WHAT THIS TASK INVOLVES: Reproduce verbatim the printing apparatus description below, from "In the following" up to and including "simplify the drawing.".

SELECTED PASSAGE:
★ ★ ★ ★ ★ ★ ★
FIG. 15 is a flowchart illustrating how the printing apparatus according to the fourth embodiment operates when a jam occurs during double-sided printing.

DETAILED DESCRIPTION

In the following detailed description, for purposes of explanation, numerous specific details are set forth in order to provide a thorough understanding of the disclosed embodiments. It will be apparent, however, that one or more embodiments may be practiced without these specific details. In other instances, well-known structures and devices are schematically shown in order to simplify the drawing.
Description will be hereinbelow provided for embodiments of the present invention by referring to the drawings. It should be noted that the same or similar parts and components throughout the drawings will be denoted by the same or similar reference signs, and that descriptions for such parts and components will be omitted or simplified. In addition, it should be noted that the drawings are schematic and therefore different from the actual ones.
★ ★ ★ ★ ★ ★ ★
COLLECTED DATA:
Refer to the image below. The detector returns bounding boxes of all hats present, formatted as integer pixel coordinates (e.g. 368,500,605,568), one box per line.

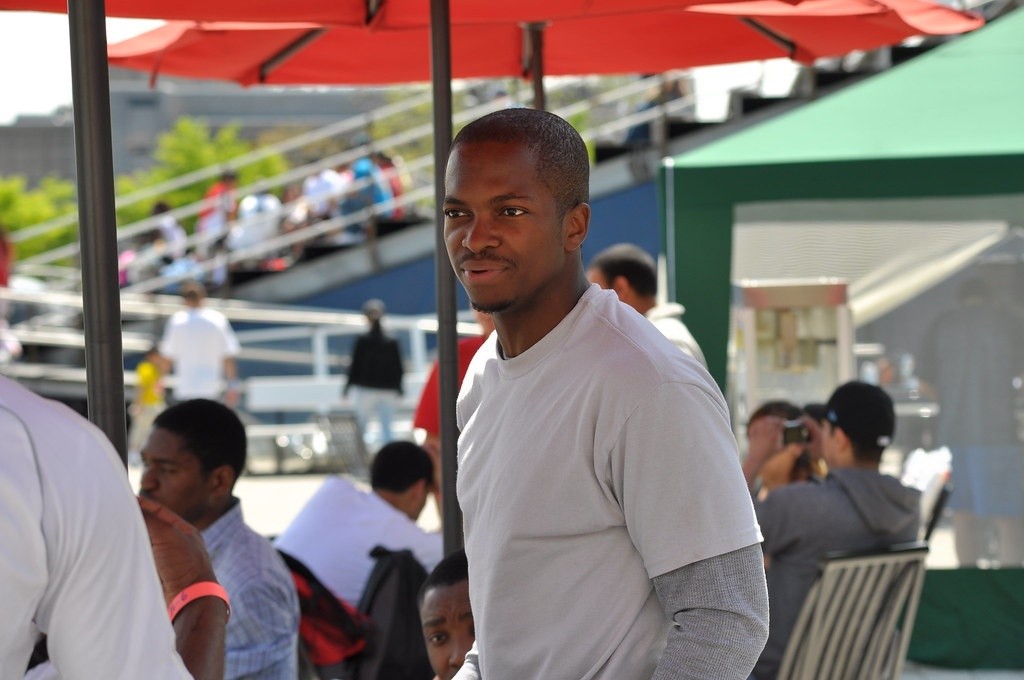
804,381,894,448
★ ★ ★ ★ ★ ★ ★
FINISHED EXERCISE:
In the following detailed description, for purposes of explanation, numerous specific details are set forth in order to provide a thorough understanding of the disclosed embodiments. It will be apparent, however, that one or more embodiments may be practiced without these specific details. In other instances, well-known structures and devices are schematically shown in order to simplify the drawing.